DfE recognises need for balanced home and school learning approaches


Reopening schools will need to strike a careful balance between school and home learning to ensure that the quality of education being delivered is not impacted, the Department for Education has said.

The department has recognised that the quality of home education could be impacted if teachers are required to develop both classroom lesson plans and other resources for those learning remotely.

While recognising that high quality home learning has been delivered by many schools throughout the coronavirus pandemic to date, new guidance suggests that reopening schools could pose difficulties.

The government has outlined its initial plans for some year groups to return to school, albeit with several safety precautions in place.

However, the new guidance adds that it “may be more difficult to maintain the same level of remote education provision for pupils in year groups who are not eligible to attend”, or for other pupils who are unable to attend school for any reason.

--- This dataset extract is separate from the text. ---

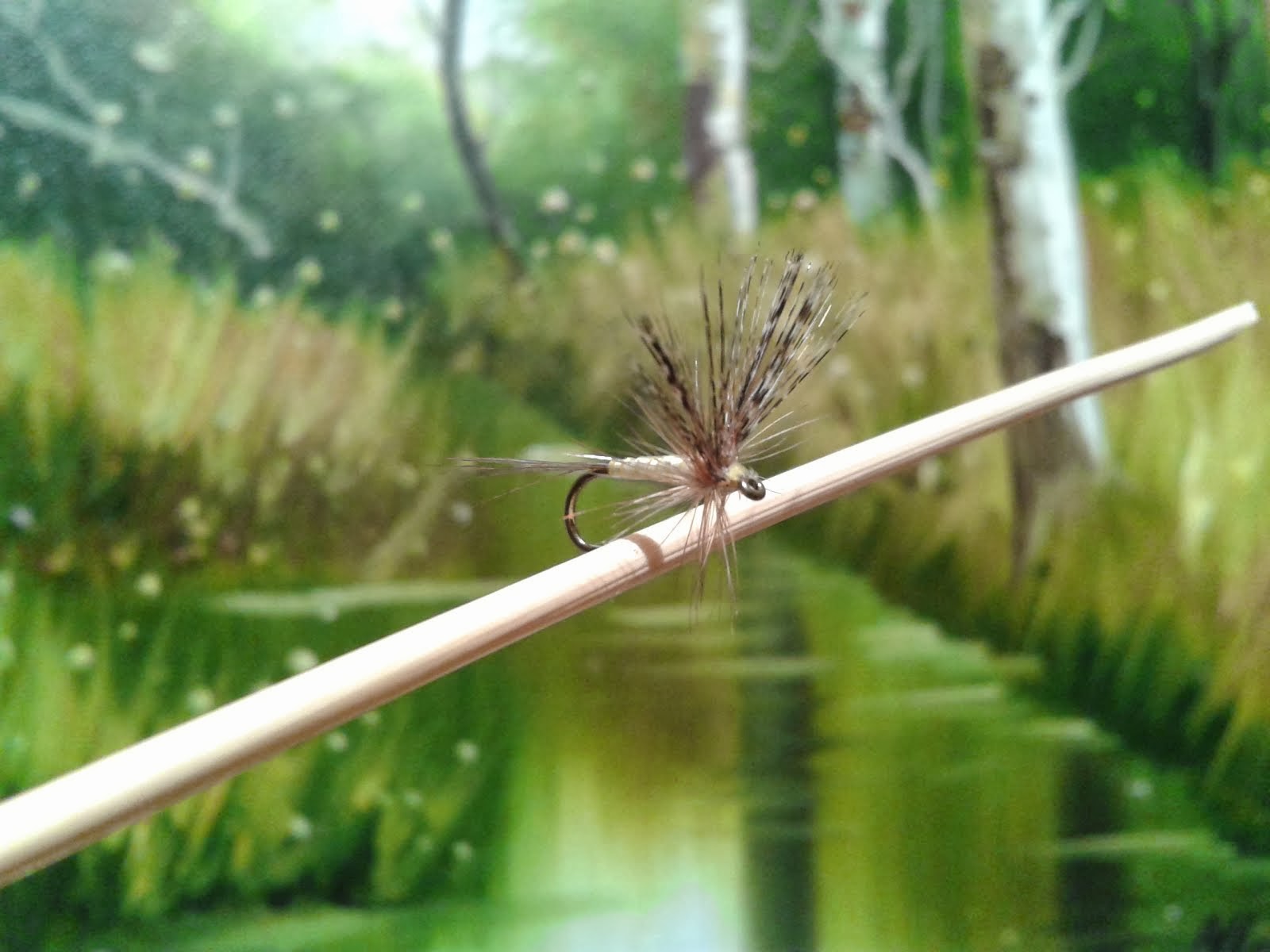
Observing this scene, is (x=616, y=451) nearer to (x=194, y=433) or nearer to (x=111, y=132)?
(x=194, y=433)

The directive also suggests that schools should explore whether lessons that are delivered in the classroom can also be made available to those learning remotely.

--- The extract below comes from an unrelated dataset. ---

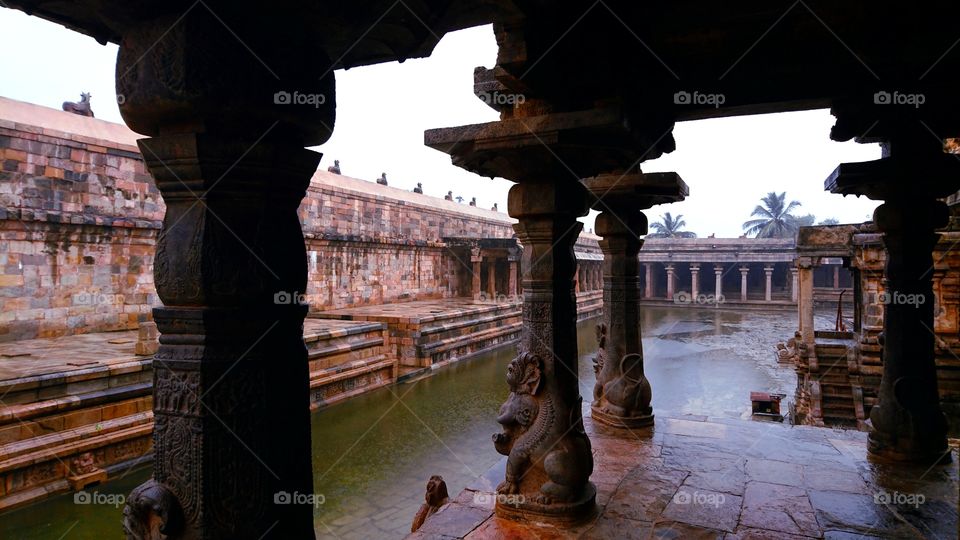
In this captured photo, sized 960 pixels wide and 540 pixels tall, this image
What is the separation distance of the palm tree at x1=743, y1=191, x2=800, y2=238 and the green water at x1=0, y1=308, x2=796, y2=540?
109 feet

Online learning provides numerous challenges, according to the National Association of Head Teachers (NAHT) union, which claims schools will need to give careful consideration to how such learning can be supported.

Nearly half of primary school teachers had used online learning platforms to set work in the early weeks after schools were closed, according to a poll by Teacher Tapp, with workbooks and worksheets also a popular option.

The NAHT has advised that schools will need to be “very mindful of the feasibility and workload implications” when it comes to balancing classroom and home provision.